А что, если Роджер нас с Маргарет просто развел (Света, прекрати примазываться, это ее жизнь, а ты была просто наблюдателем!)? Предположим, не было ни письма, ни пьяной драки, ни убийства. Предположим, Мартин убедил отца (или не убедил – неважно) и приехал в Скайхилл просить руки Маргарет. А его выгнали пинками, и вернулся он в свое маркграфство ни с чем. Может, ему даже сказали, что она не желает его видеть.
Логики в этом, конечно, не было никакой. По идее, Хьюго должен был уцепиться за такого жениха руками и ногами, лишь бы не передумал и не сбежал. Но, может быть, Мартину просто не дали объяснить, кто он на самом деле?
Я начала просматривать маркграфские семейства по второму кругу и скоро нашла среднего сына правителя Баден-Дурлаха. Звали его Бернхард, и умер он аж в 1553-ем, успев несколько месяцев побыть маркграфом на пару со своим сводным младшим братом Карлом. Но больше ничего интересного о нем русскоязычный интернет предложить не мог. Не намного больше знал и англоязычный. О том, что ввожу запрос на немецком, я сообразила, только когда начала искать на клавиатуре букву a.
Мда, Маргарет, ты бы мне рассказала, что ли, чего мне еще ждать от себя. То есть от тебя, конечно. Что ты еще знала и умела? И опять все тот же вопрос – как? Ну ладно, английский и французский я изучала.
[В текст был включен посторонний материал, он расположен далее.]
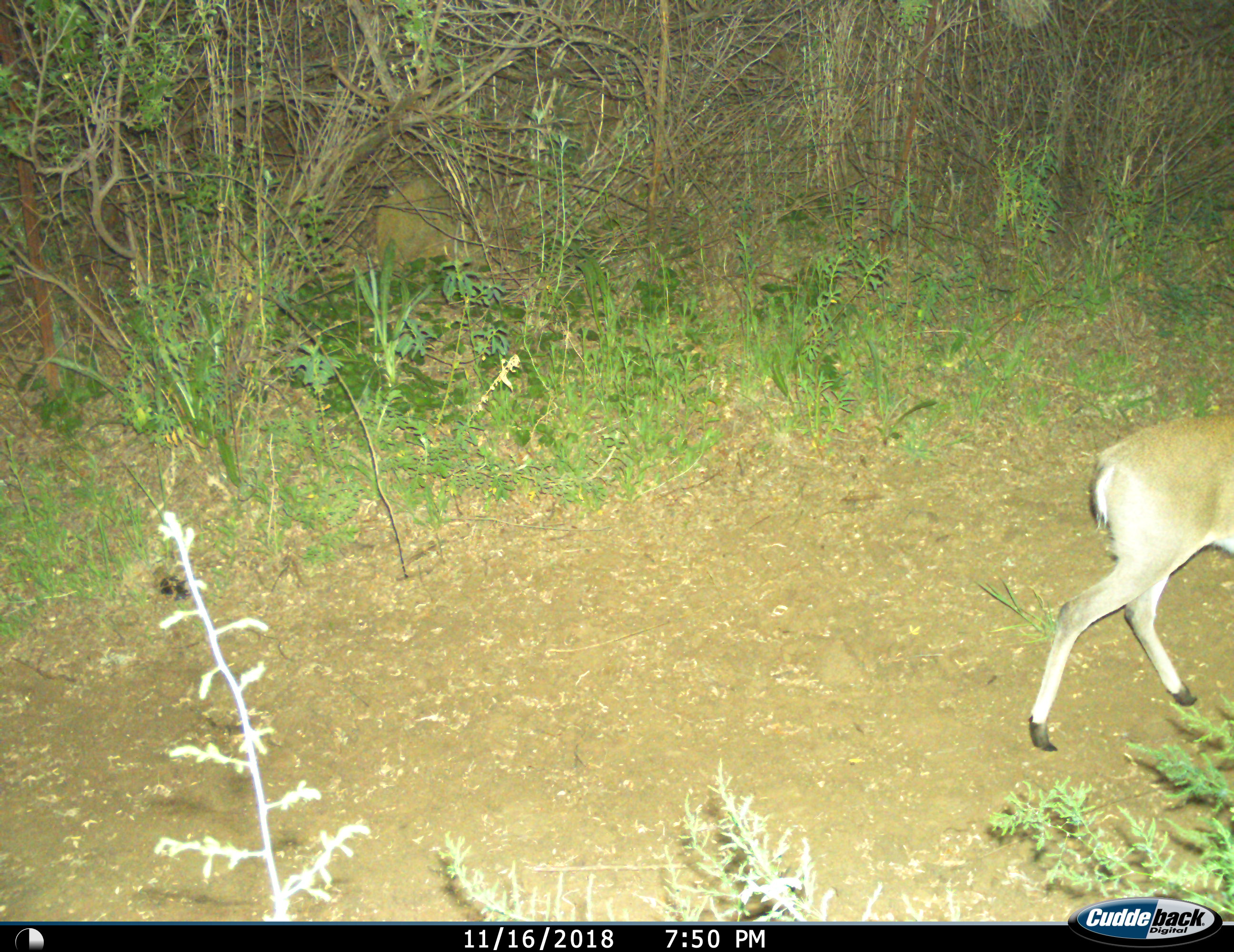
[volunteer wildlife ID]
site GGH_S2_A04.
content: unidentified animal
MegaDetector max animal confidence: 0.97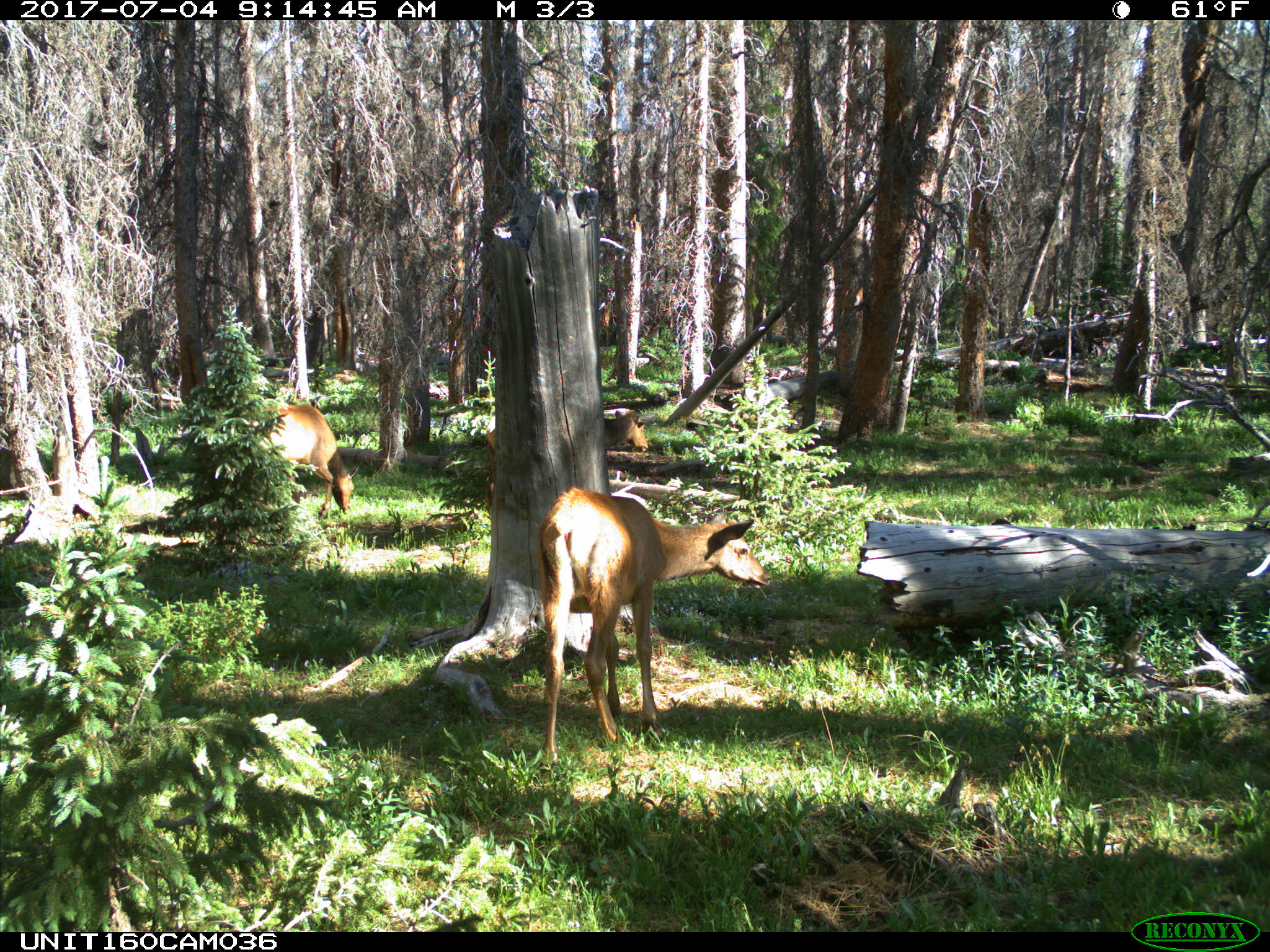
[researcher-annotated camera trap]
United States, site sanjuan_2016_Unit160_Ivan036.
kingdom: Animalia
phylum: Chordata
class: Mammalia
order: Artiodactyla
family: Cervidae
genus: Cervus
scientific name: Cervus elaphus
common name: red deer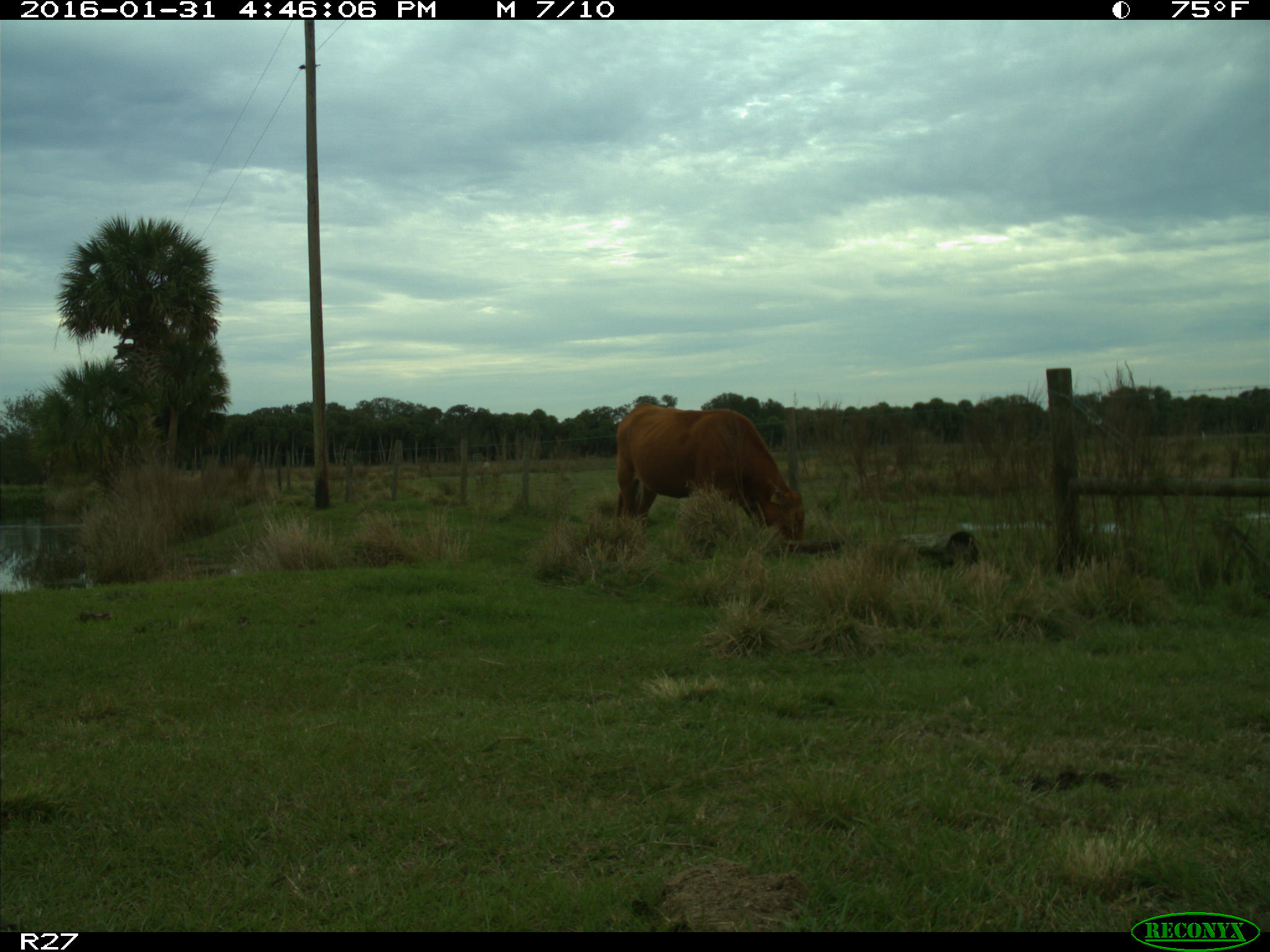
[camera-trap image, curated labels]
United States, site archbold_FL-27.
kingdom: Animalia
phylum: Chordata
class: Mammalia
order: Artiodactyla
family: Bovidae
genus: Bos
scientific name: Bos taurus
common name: domestic cow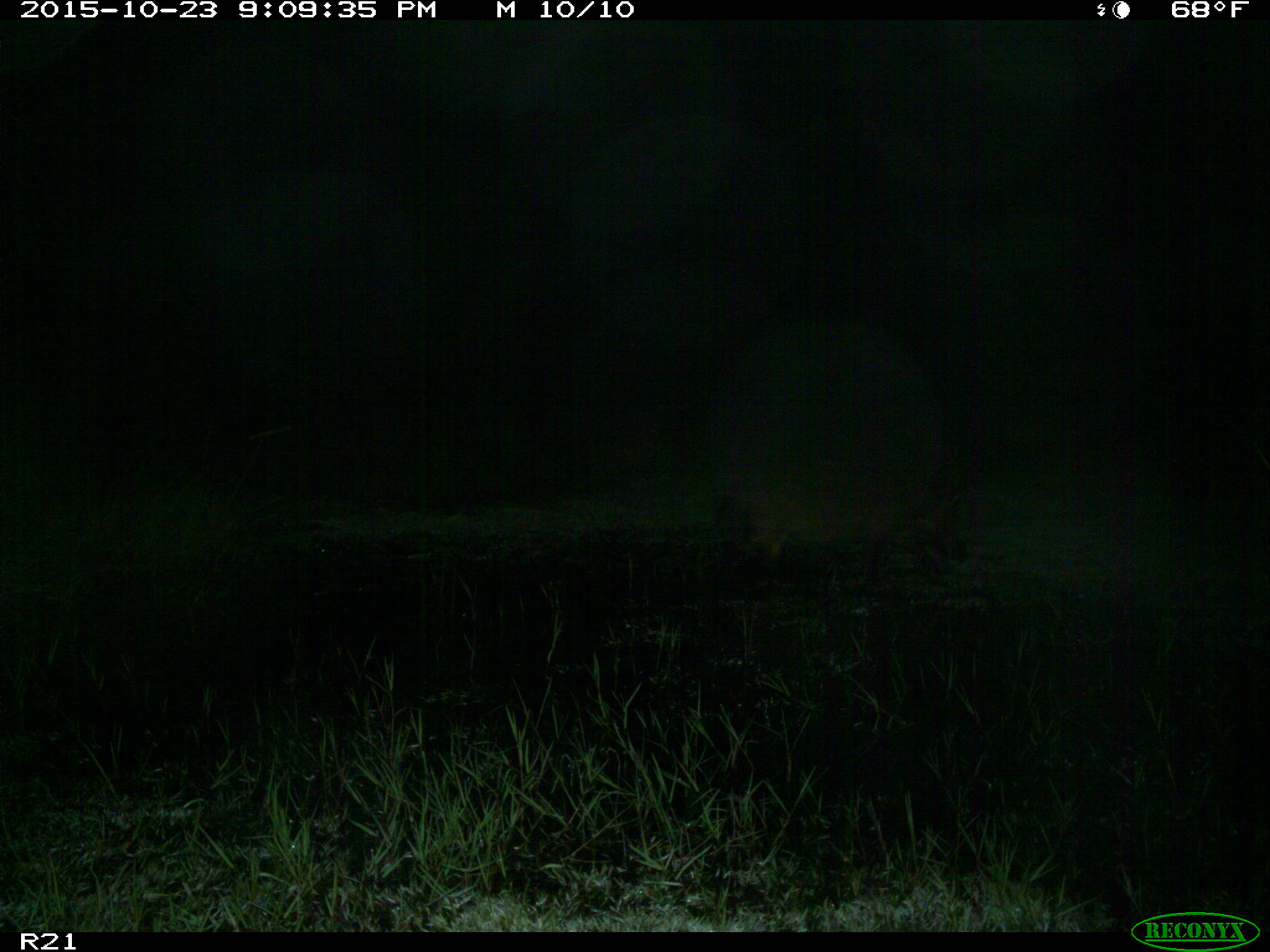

Но немецкий – не только Fruhneuhochdeutsch[3], на котором говорила Анна Клевская, но и современный немецкий! – откуда мог взяться в моей голове?
К моему великому разочарованию, немецкий интернет тоже сведениями о злополучном маркграфе не располагал. Зато выдал портрет – очень скверно исполненный, но вполне подходящий для идентификации. Мартину-Бернхарду на нем было лет тридцать пять, он заметно пополнел, отрастил бороду и выглядел довольно потрепанным.
– Маргарет! – завопила я.
– Что ты так кричишь? – она не появилась, но ее голос отчетливо звучал у меня в голове. – Я все слышу.
– Смотри, – я дернула подбородком в сторону монитора. – Узнаешь?
– Мартин! – ахнула она.
– Бернхард Церинген, – поправила я. – Маркграф Баден-Дурлаха. Тебе в голову не приходило, что Роджер врет? Твой парень пережил тебя почти на одиннадцать лет.
– Ты же знаешь, что приходило. Ты узнала о нем что-нибудь?
– Ничего пока. Подожди, поищу еще.
Запросы, ссылки, сайты. Ничего. И вдруг, когда я уже хотела закончить это дело, меня вынесло на скан книги, изданной в середине XVIII века. Повествовалось в ней о Бадене и всех его правителях – до и после разделения[4]. Бернхарду было отведено всего две страницы текста. Читала я по-немецки не сказать чтобы свободно, но понимала почти все.